Are you able to retype all the records below exactly?

(DATA EXCERPTS begins)

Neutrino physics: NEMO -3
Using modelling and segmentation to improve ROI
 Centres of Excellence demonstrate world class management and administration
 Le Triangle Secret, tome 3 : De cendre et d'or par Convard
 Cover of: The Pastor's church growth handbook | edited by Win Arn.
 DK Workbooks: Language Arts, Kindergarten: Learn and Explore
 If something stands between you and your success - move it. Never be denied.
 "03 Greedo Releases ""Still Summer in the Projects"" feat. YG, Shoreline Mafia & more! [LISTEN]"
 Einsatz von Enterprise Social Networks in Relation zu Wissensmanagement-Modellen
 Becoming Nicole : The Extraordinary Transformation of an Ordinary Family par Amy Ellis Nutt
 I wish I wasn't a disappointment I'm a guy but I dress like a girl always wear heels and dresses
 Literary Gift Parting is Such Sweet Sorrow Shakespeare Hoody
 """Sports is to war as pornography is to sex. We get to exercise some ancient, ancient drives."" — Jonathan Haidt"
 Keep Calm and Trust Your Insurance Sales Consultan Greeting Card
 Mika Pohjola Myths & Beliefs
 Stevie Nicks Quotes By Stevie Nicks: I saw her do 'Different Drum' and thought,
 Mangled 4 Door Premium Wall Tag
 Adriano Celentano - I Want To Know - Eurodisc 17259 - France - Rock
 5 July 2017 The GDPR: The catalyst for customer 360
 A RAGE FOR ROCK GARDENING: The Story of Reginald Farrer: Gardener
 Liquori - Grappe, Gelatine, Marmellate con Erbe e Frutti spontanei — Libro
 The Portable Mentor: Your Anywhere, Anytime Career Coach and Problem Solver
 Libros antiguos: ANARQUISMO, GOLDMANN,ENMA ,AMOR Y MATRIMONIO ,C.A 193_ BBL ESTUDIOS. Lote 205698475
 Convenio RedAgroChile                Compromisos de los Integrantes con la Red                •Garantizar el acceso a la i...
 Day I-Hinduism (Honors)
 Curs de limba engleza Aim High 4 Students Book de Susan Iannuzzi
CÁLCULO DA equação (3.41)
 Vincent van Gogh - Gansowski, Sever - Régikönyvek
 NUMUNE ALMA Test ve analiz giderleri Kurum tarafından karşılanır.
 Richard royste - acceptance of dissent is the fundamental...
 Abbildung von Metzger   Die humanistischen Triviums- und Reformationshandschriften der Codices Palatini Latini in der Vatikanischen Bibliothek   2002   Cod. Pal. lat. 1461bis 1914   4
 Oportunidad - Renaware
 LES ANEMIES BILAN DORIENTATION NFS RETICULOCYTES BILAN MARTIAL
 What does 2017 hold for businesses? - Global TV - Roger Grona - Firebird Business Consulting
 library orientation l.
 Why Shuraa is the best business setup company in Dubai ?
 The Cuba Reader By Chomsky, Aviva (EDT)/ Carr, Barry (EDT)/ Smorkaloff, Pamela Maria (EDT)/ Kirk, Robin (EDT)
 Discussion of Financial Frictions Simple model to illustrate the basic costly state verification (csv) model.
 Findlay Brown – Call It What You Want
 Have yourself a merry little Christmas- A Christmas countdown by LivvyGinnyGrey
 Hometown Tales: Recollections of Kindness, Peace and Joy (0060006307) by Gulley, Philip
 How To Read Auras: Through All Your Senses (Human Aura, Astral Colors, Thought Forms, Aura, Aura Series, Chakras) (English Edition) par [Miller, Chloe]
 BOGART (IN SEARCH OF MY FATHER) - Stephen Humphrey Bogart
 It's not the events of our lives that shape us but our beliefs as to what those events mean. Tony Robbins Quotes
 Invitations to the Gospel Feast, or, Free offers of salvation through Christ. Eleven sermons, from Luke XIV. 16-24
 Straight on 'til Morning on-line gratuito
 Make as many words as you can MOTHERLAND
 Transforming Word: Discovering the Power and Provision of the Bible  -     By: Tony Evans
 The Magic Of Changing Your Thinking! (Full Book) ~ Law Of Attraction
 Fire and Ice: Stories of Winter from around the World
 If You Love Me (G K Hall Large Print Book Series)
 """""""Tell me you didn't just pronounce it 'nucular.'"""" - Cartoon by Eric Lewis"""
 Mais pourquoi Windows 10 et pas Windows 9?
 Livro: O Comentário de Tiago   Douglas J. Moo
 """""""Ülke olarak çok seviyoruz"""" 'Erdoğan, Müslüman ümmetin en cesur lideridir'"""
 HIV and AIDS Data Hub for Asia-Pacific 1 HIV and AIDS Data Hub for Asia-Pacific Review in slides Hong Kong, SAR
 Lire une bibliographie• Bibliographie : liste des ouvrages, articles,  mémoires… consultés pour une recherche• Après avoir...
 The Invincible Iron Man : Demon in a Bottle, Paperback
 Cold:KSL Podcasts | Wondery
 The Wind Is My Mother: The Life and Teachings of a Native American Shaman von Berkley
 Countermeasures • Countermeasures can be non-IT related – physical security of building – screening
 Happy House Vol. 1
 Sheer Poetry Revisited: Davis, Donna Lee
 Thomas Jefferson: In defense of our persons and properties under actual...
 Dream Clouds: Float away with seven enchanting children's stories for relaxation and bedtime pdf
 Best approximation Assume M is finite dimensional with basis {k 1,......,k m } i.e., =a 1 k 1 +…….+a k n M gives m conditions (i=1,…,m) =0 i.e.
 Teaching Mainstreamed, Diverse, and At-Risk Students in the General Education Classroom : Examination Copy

(DATA EXCERPTS ends)

▶ RESULT OF THIS EXERCISE:
Neutrino physics: NEMO -3
Using modelling and segmentation to improve ROI
 Centres of Excellence demonstrate world class management and administration
 Le Triangle Secret, tome 3 : De cendre et d'or par Convard
 Cover of: The Pastor's church growth handbook | edited by Win Arn.
 DK Workbooks: Language Arts, Kindergarten: Learn and Explore
 If something stands between you and your success - move it. Never be denied.
 "03 Greedo Releases ""Still Summer in the Projects"" feat. YG, Shoreline Mafia & more! [LISTEN]"
 Einsatz von Enterprise Social Networks in Relation zu Wissensmanagement-Modellen
 Becoming Nicole : The Extraordinary Transformation of an Ordinary Family par Amy Ellis Nutt
 I wish I wasn't a disappointment I'm a guy but I dress like a girl always wear heels and dresses
 Literary Gift Parting is Such Sweet Sorrow Shakespeare Hoody
 """Sports is to war as pornography is to sex. We get to exercise some ancient, ancient drives."" — Jonathan Haidt"
 Keep Calm and Trust Your Insurance Sales Consultan Greeting Card
 Mika Pohjola Myths & Beliefs
 Stevie Nicks Quotes By Stevie Nicks: I saw her do 'Different Drum' and thought,
 Mangled 4 Door Premium Wall Tag
 Adriano Celentano - I Want To Know - Eurodisc 17259 - France - Rock
 5 July 2017 The GDPR: The catalyst for customer 360
 A RAGE FOR ROCK GARDENING: The Story of Reginald Farrer: Gardener
 Liquori - Grappe, Gelatine, Marmellate con Erbe e Frutti spontanei — Libro
 The Portable Mentor: Your Anywhere, Anytime Career Coach and Problem Solver
 Libros antiguos: ANARQUISMO, GOLDMANN,ENMA ,AMOR Y MATRIMONIO ,C.A 193_ BBL ESTUDIOS. Lote 205698475
 Convenio RedAgroChile                Compromisos de los Integrantes con la Red                •Garantizar el acceso a la i...
 Day I-Hinduism (Honors)
 Curs de limba engleza Aim High 4 Students Book de Susan Iannuzzi
CÁLCULO DA equação (3.41)
 Vincent van Gogh - Gansowski, Sever - Régikönyvek
 NUMUNE ALMA Test ve analiz giderleri Kurum tarafından karşılanır.
 Richard royste - acceptance of dissent is the fundamental...
 Abbildung von Metzger   Die humanistischen Triviums- und Reformationshandschriften der Codices Palatini Latini in der Vatikanischen Bibliothek   2002   Cod. Pal. lat. 1461bis 1914   4
 Oportunidad - Renaware
 LES ANEMIES BILAN DORIENTATION NFS RETICULOCYTES BILAN MARTIAL
 What does 2017 hold for businesses? - Global TV - Roger Grona - Firebird Business Consulting
 library orientation l.
 Why Shuraa is the best business setup company in Dubai ?
 The Cuba Reader By Chomsky, Aviva (EDT)/ Carr, Barry (EDT)/ Smorkaloff, Pamela Maria (EDT)/ Kirk, Robin (EDT)
 Discussion of Financial Frictions Simple model to illustrate the basic costly state verification (csv) model.
 Findlay Brown – Call It What You Want
 Have yourself a merry little Christmas- A Christmas countdown by LivvyGinnyGrey
 Hometown Tales: Recollections of Kindness, Peace and Joy (0060006307) by Gulley, Philip
 How To Read Auras: Through All Your Senses (Human Aura, Astral Colors, Thought Forms, Aura, Aura Series, Chakras) (English Edition) par [Miller, Chloe]
 BOGART (IN SEARCH OF MY FATHER) - Stephen Humphrey Bogart
 It's not the events of our lives that shape us but our beliefs as to what those events mean. Tony Robbins Quotes
 Invitations to the Gospel Feast, or, Free offers of salvation through Christ. Eleven sermons, from Luke XIV. 16-24
 Straight on 'til Morning on-line gratuito
 Make as many words as you can MOTHERLAND
 Transforming Word: Discovering the Power and Provision of the Bible  -     By: Tony Evans
 The Magic Of Changing Your Thinking! (Full Book) ~ Law Of Attraction
 Fire and Ice: Stories of Winter from around the World
 If You Love Me (G K Hall Large Print Book Series)
 """""""Tell me you didn't just pronounce it 'nucular.'"""" - Cartoon by Eric Lewis"""
 Mais pourquoi Windows 10 et pas Windows 9?
 Livro: O Comentário de Tiago   Douglas J. Moo
 """""""Ülke olarak çok seviyoruz"""" 'Erdoğan, Müslüman ümmetin en cesur lideridir'"""
 HIV and AIDS Data Hub for Asia-Pacific 1 HIV and AIDS Data Hub for Asia-Pacific Review in slides Hong Kong, SAR
 Lire une bibliographie• Bibliographie : liste des ouvrages, articles,  mémoires… consultés pour une recherche• Après avoir...
 The Invincible Iron Man : Demon in a Bottle, Paperback
 Cold:KSL Podcasts | Wondery
 The Wind Is My Mother: The Life and Teachings of a Native American Shaman von Berkley
 Countermeasures • Countermeasures can be non-IT related – physical security of building – screening
 Happy House Vol. 1
 Sheer Poetry Revisited: Davis, Donna Lee
 Thomas Jefferson: In defense of our persons and properties under actual...
 Dream Clouds: Float away with seven enchanting children's stories for relaxation and bedtime pdf
 Best approximation Assume M is finite dimensional with basis {k 1,......,k m } i.e., =a 1 k 1 +…….+a k n M gives m conditions (i=1,…,m) =0 i.e.
 Teaching Mainstreamed, Diverse, and At-Risk Students in the General Education Classroom : Examination Copy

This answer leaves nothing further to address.